According to the EEOC, Lilly implemented an “Early Career” hiring program from 2017-2020 that favored hiring younger millennials over older applicants for pharmaceutical sales rep roles. This alleged conduct violated the federal Age Discrimination in Employment Act (ADEA) which prohibits age-based discrimination against applicants and employees over 40.
After an investigation and failed conciliation attempt, the EEOC filed suit in the U.S. District Court for the Southern District of Indiana on behalf of a class of older sales rep applicants denied positions due to the Early Career program’s age bias. Under the settlement, Lilly will pay $2.4 million to victims of the discrimination and implement training and recruiting reforms.
Age Discrimination Protections
This case is a reminder that age discrimination in hiring remains an endemic issue that impacts older applicants. The ADEA and state laws like Pennsylvania’s Human Relations Act (PHRA) prohibit discriminating based on age and limit instances when employers can ask age-related questions.
The ADEA and the PHRA make it illegal for employers to discriminate against individuals over 40 based on their age.
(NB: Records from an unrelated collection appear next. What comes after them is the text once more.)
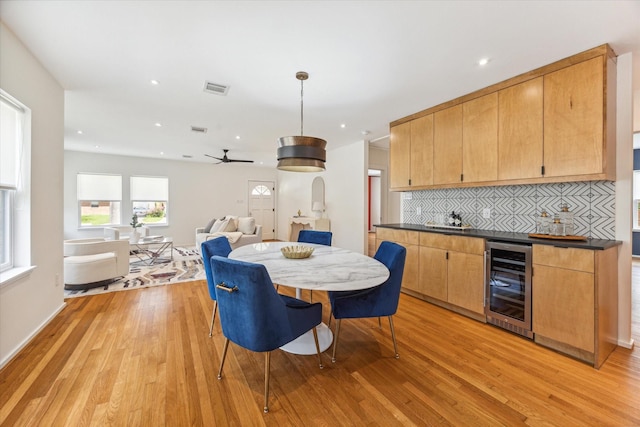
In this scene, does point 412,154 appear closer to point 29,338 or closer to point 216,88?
point 216,88

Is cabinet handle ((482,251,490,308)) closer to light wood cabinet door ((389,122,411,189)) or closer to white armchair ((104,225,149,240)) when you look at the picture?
light wood cabinet door ((389,122,411,189))

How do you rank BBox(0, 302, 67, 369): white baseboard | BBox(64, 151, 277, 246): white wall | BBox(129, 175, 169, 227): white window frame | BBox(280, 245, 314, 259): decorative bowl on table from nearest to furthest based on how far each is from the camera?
BBox(0, 302, 67, 369): white baseboard, BBox(280, 245, 314, 259): decorative bowl on table, BBox(64, 151, 277, 246): white wall, BBox(129, 175, 169, 227): white window frame

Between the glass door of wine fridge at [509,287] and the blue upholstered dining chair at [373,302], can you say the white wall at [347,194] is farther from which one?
the blue upholstered dining chair at [373,302]

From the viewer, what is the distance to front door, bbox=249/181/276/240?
8.98 m

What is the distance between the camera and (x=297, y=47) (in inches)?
88.4

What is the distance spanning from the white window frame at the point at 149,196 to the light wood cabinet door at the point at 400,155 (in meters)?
6.63

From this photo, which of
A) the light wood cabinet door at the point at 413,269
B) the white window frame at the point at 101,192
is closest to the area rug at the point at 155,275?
the white window frame at the point at 101,192

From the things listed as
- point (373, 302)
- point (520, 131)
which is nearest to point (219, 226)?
point (373, 302)

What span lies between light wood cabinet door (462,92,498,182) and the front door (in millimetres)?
6999

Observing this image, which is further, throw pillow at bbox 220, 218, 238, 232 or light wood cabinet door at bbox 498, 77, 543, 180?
throw pillow at bbox 220, 218, 238, 232

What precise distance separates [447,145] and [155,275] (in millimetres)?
5127

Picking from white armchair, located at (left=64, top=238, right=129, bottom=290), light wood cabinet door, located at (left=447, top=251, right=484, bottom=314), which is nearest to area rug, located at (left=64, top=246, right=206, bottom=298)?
white armchair, located at (left=64, top=238, right=129, bottom=290)

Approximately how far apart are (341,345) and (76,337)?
2.50 meters

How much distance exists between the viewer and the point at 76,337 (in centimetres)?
248
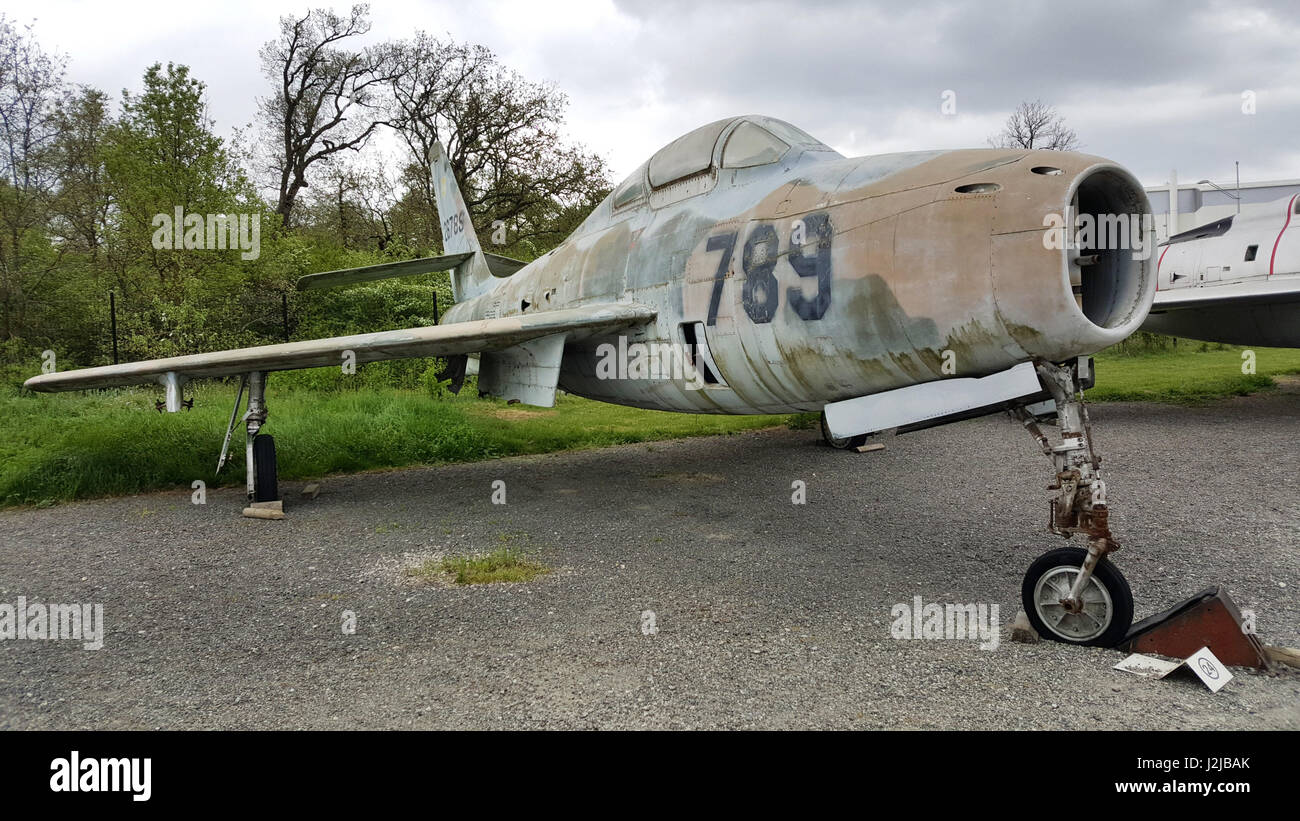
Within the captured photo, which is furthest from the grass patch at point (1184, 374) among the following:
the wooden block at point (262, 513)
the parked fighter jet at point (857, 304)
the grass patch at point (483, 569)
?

Age discrimination can manifest in hiring, promotions, terminations, salaries, and other conditions of employment.
Older workers offer immense value based on their experience, expertise, professionalism, and more. Yet ageism shuts many out of jobs and advancement opportunities. Employees facing age discrimination have legal rights to challenge the misconduct.
As the workforce ages and people stay on the job longer, combating age bias is crucial. Cases like the EEOC’s action against Lilly show that ageist employment practices carry serious legal and financial consequences.